Pascal's mugging and Bayes

dmytry

Pascal's mugging and Bayes

post by Dmytry · 2012-03-30T19:55:44.917Z · LW · GW · Legacy · 14 comments

Suppose that your prior probability that giving $1000 to a stranger will save precisely N beings is P(1000$ saves N beings)=f(N) , where f is some sort of probability distribution.

When the stranger makes a claim that he will torture N beings unless you give him the $1000 , the probability has to be increased to

P(1000$ saves N beings | asking for $1000 to save N beings) = f(N) * P(Asking for $1000 to save N beings | 1000$ saves N beings) / P(asking for $1000 to save N beings)

The probability is increased by factor of P(Asking for $1000 to save N beings | 1000$ saves N beings) / P(asking for $1000 to save N beings) <= 1/ P(asking for $1000 to save N beings)

If you are attending philosophical events, and being pascal-mugged by a philosopher, the 1/P(asking for $1000 to save N beings) can be less than 100 . Being asked then only raises the probability by at most factor of 100 over your f(N). If there was only one person in the world who came up with Pascal's mugging, the factor is at most a few billions.

edit: Note (it may not be very clear from the post) that if your f(N) is not small enough, not only should you be Pascal-mugged, you should also give money to random stranger when he did not even Pascal-mug you - unless the utility of the mugging is very close to 1000$.

I think it is fairly clear that it is reasonable to have f(N) that decreases monotonously with N, and it has to sum to 1 which implies that it has to fall off faster than 1/N . So the f(3^^^3) is much much smaller than 1/(3^^^3) . If one is not to do that, one is not only prone to being Pascal-mugged, one should run around screaming 'take my money and please don't torture 3^^^3 beings' at random people.

[Of course there is still a problem if one is to assign prior probability to N via Kolmogorov's complexity, but it seems to me that it doesn't make much sense to do so as such f won't be monotonously decreasing]

Other issue is the claim of 'more than 3^^^3 beings', but any reasonable f(N) seem to eat up that sum as well.

This highlight a practically important problem with use of probabilistic reasoning in decision making. A proposition may be pulled out of immensely huge space of similar propositions, which should give it appropriately small prior; but we typically don't know of the competing propositions, especially when it was transmitted from person to person, and substitute 'do we trust that person' in place of original statement.
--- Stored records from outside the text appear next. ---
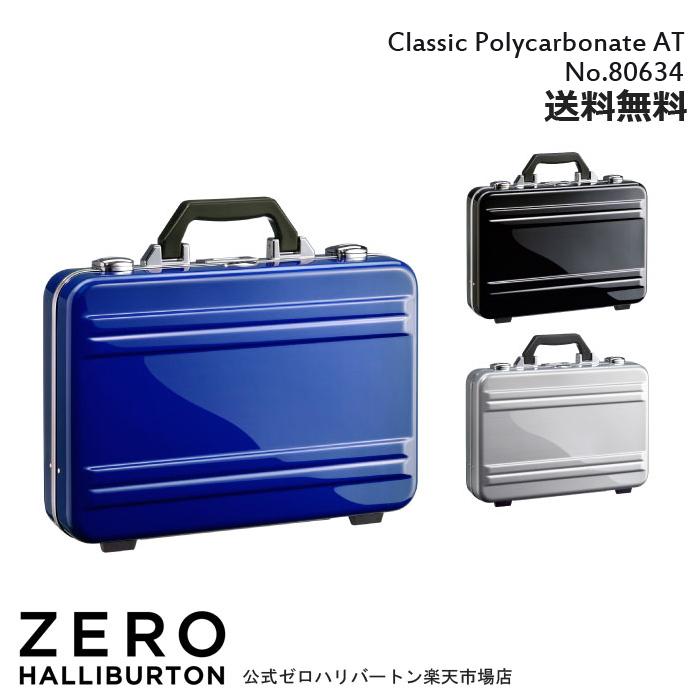 アタッシェケース ゼロハリバートン ZERO HALLIBURTON Classic Polycarbonate AT ポリカーボネートアタッシェ(フレームタイプ) SMALL ビジネスバッグ 80634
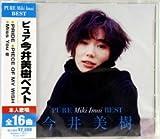 ピユア今井美樹ベスト CD全16曲入り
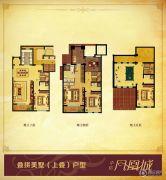 中信凤凰城216平方米户型图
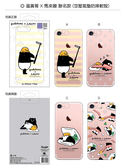 King*Shop~iPhone 6/6S蘋果4.7吋GARMMA 蛋黃哥&馬來貘聯名 多款主機 空壓氣墊防摔保護軟殼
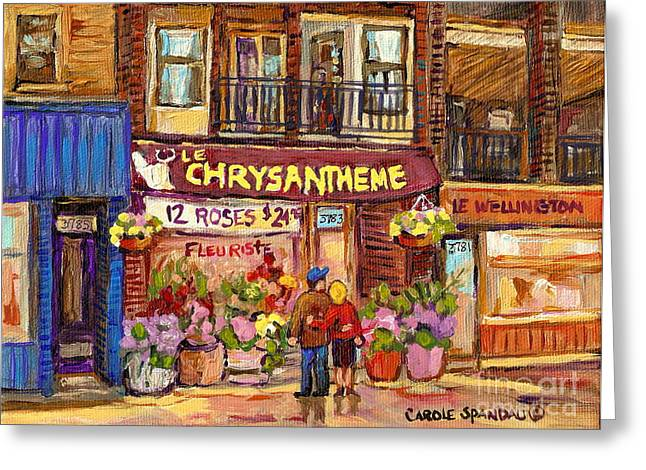 Verdun Restaurants Greeting Cards - Le Chrysanthe Fleuriste Verdun Flower Shop Rue Wellington Montreal Paintings Verdun Street Scene Art Greeting Card by Carole Spandau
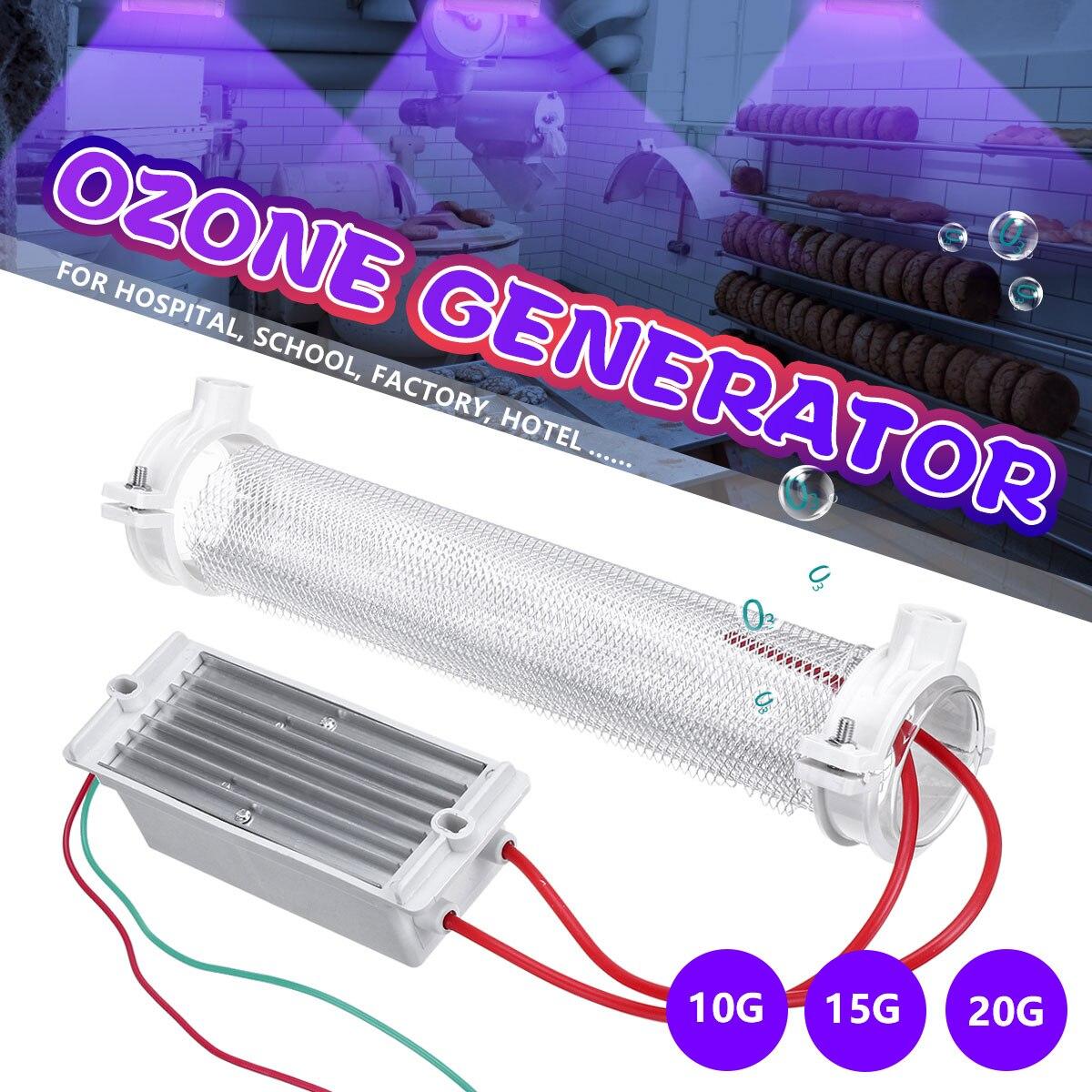 AC110V/220V 10g/15g/20g генератор озона трубки диоксида кремния DIY очистки воздуха озонатор трубы запасные части очиститель воздуха дезодорирующий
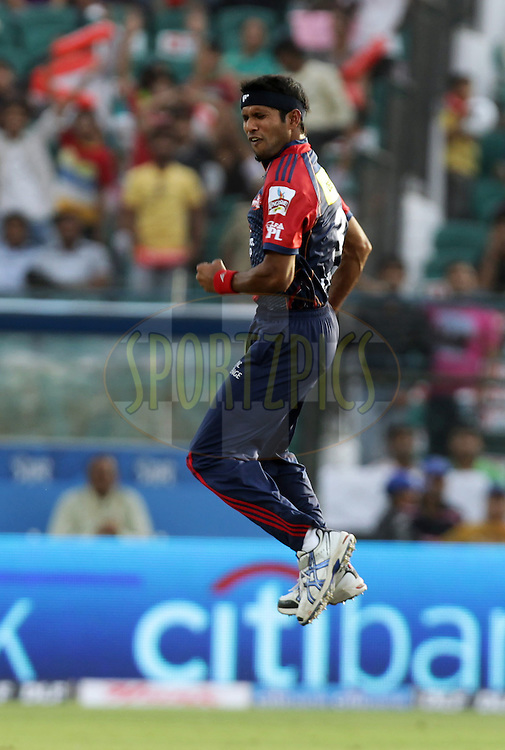 Ashok Dinda of Delhi Daredevils celebrates after taking a wicket during match 7 of the the Indian Premier League ( IPL ) Season 4 between the Rajasthan Royals and the Delhi Daredevils held at the Sawai Mansingh Stadium, Jaipur, Rajasthan, India on the 12th April 2011..Photo by BCCI/SPORTZPICS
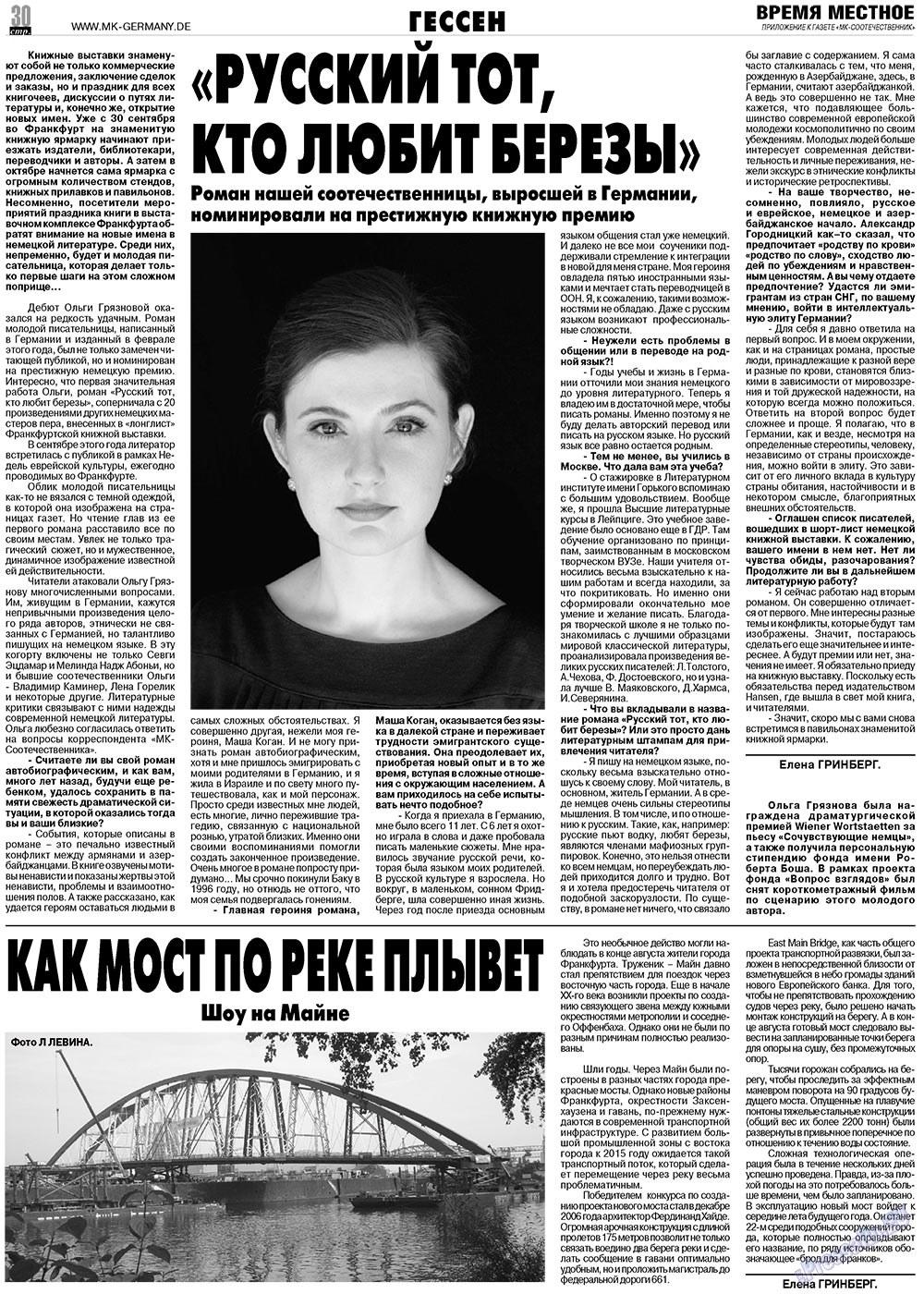 Соотечественник- МК (газета). 2012 год, номер 10, стр. 30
One needs to be very careful when trying to be rational and abandon intuitions, as it is very difficult to transform word problems into mathematical problems - and this operation itself relies on intuitions - and thus one could easily make a gross mistake that one's intuitions do correctly veto, providing only a very vague hint along the lines of "anyone can make this claim" .

While typing this up I found a post that goes in greater detail on the issue.

(This sort of outgrew the reply I wanted to post in the other thread)

14 comments

Comments sorted by top scores.

comment by CarlShulman · 2012-03-31T00:16:27.749Z · LW(p) · GW(p)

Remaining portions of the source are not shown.